É preciso fazer alguma coisa para se conseguir inverter esta tendência.
Bjo.

SILÊNCIO CULPADO disse...

ART OF LOVE
Já estás a fazer alguma coisa ao visitares este espaço e ao tomares consciência desta realidade.
Neste patamar de esclarecimento qualquer pessoa saberá da importância da prevenção. Uma prevenção que assenta essencialmente em relações protegidas e, no caso dos toxicodependentes, na troca de seringas.

Abraço

Fatyly disse...

Li o texto e todos os comentários.

Infelizmente onde resido é uma área onde miúdos que andei com eles ao colo enveredaram pelo mundo das drogas e não é dar pontapés e tapar o sol com a peneira que se vai a porto seguro. Hoje já não são penalizados os que, ao serem apanhados, têm em seu poder uma dose de consumo próprio, mas torna-se uma bola de neve...para a terem também eles se tornam em pequenos traficantes e seguem a escalada da violência (assaltos, prostituição etc, etc).
Combater os "grandes traficantes" sim, mas quase sempre ao apanhar uma "carga", como diz Raul...noutro local a descarga é bem sucedida.
Lembro-me a quando implementação do programa da "troca de seringas por quites seguros" a "vaia" que levou e hoje é um programa de sucesso.
A minha opinião pelo que já vi, pelo que sei e sobretudo pelo que rodeia familias cujos filhos hoje na casa dos trinta sofrem:

1- Sou a favor da liberalização das drogas porque estou convicta que não iria aumentar o número de drogados, mas sim acabar ou lapidar grandemente o "império do negócio".

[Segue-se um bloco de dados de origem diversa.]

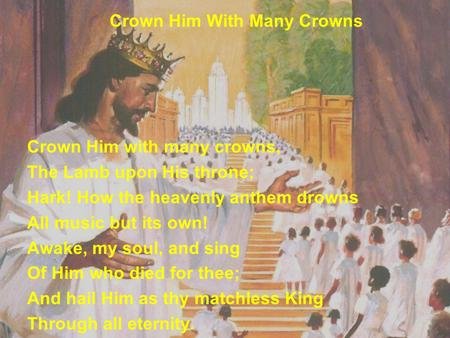 Crown Him With Many Crowns Crown Him with many crowns, The Lamb upon His throne; Hark! How the heavenly anthem drowns All music but its own! Awake, my.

2- Sou a favor da abertura das "salas de chuto" desde que estas não se tornassem num dos muitos negócios que envolveram e envolvem "casas de desintoxicação".
Prefiro saber que naquela casa há uma assistência digna e eficaz, do que descer a escada e deparar-me com um rapaz a injectar-se porque chovia e a porta do prédio estar estragada foi ali que encontrou o abrigo. Foi há uns anos e educadamente disse-lhe o que lhe disse e lá foi, mas protegido por um chapéu de chuva que lhe dei e também, com muita dor e sofrimento perante alguém que podia ser meu filho: uns limões, um rolo de aluminio novinho em folha e uma caixa com o que iria ser o meu almoço, acompanhado de um talher descartável, para não falar da fruta.
Vi-o chorar mediante o que fiz e eu além de comovida, fiquei bem comigo própria porque há quem apregoe lições (mas eles não ouvem nada), há quem atire pedras(mas eles não sentem nada), há quem saiba a teoria toda (mas eles não aplicam em nada) e perante um flagelo social jamais pagar com a mesma moeda (agressão).

3- Sim à legalização da prostituição

4- Mais programas de informação que possam chegar a todos os níveis, mas sobretudo aos mais pobres (não é esta a palavra mas agora não me ocorre o termo).

Obrigado por este momento de debate e um abraço a todos.